***** Excerpt to read *****
Architecture
Diagram
Components and its interactions
Event-driven middleware: Kafka
The primary way to ensure the pipeline’s modules can communicate is by using an event-driven middleware, where the modules can publish data on the appropriate topics. This way, all communication through the middleware is asynchronous. With this approach, every time new data is available to be used by a certain module, it will consume the data in the corresponding topic automatically (the middleware moves the data as close to real-time as possible). Therefore, the middleware acts as an intermediary between different pipeline components, assuring that the modules are decoupled, which is fundamental to ensure reduced interdependence between the system’s components and reliable event processing (very important for our pipeline). This separation enhances the system’s adaptability, maintainability, and scalability by allowing individual parts to be modified without significantly impacting others.
So, the middleware was implemented using Kafka. We chose this technology because it is designed to handle large volumes of data, has low latency, and is highly used in event-driven architectures (architecture shown in the previous figure). Kafka is also excellent for transmitting data in real-time for ML applications such as forecasting and model monitoring. This technology is great for environments where data size growth is high, as it can be scaled horizontally and guarantees message durability (data retention for a defined time). The architecture of this technology also offers great fault tolerance, which is important for our solution, since no message sent between services must be lost.
APIs: FastAPI
In our proposed architecture, both APIs and Kafka play essential and complementary roles in enabling reliable, scalable, and modular communication between the various components of the MLOps pipeline. As the system is designed to operate in real-time and handle high-throughput network data, Kafka serves as a robust, event-driven middleware for decoupling services and efficiently managing streaming data between producers and consumers. Kafka ensures that the pipeline can ingest and process continuous data streams with high availability and fault tolerance.
***** Data extract *****
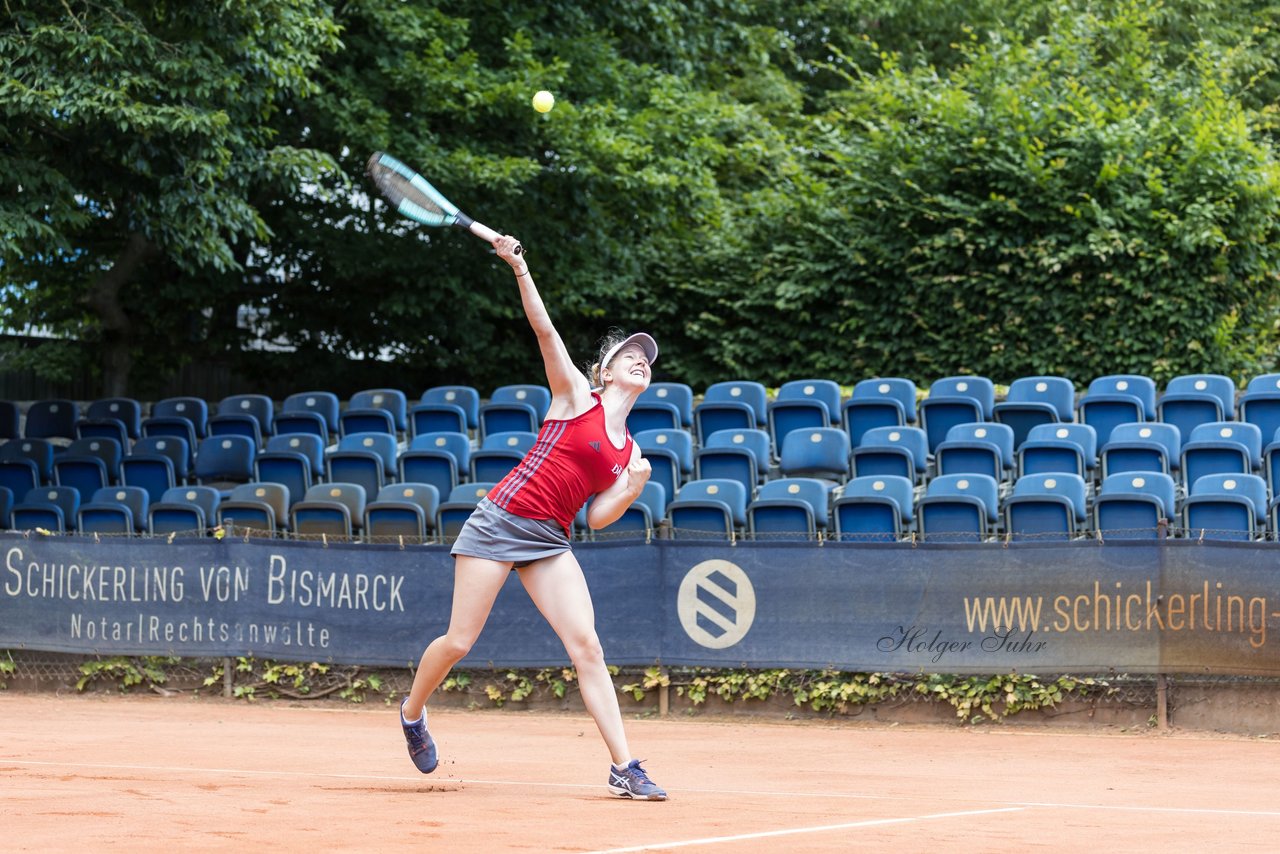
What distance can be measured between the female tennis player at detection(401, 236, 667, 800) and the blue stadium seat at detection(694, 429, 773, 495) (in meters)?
5.98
*****
• **Given problem**:
Reproduce the passage from the text on the pipeline architecture, from "So, the middleware" up to and including "must be lost.".

• **Expected answer**:
So, the middleware was implemented using Kafka. We chose this technology because it is designed to handle large volumes of data, has low latency, and is highly used in event-driven architectures (architecture shown in the previous figure). Kafka is also excellent for transmitting data in real-time for ML applications such as forecasting and model monitoring. This technology is great for environments where data size growth is high, as it can be scaled horizontally and guarantees message durability (data retention for a defined time). The architecture of this technology also offers great fault tolerance, which is important for our solution, since no message sent between services must be lost.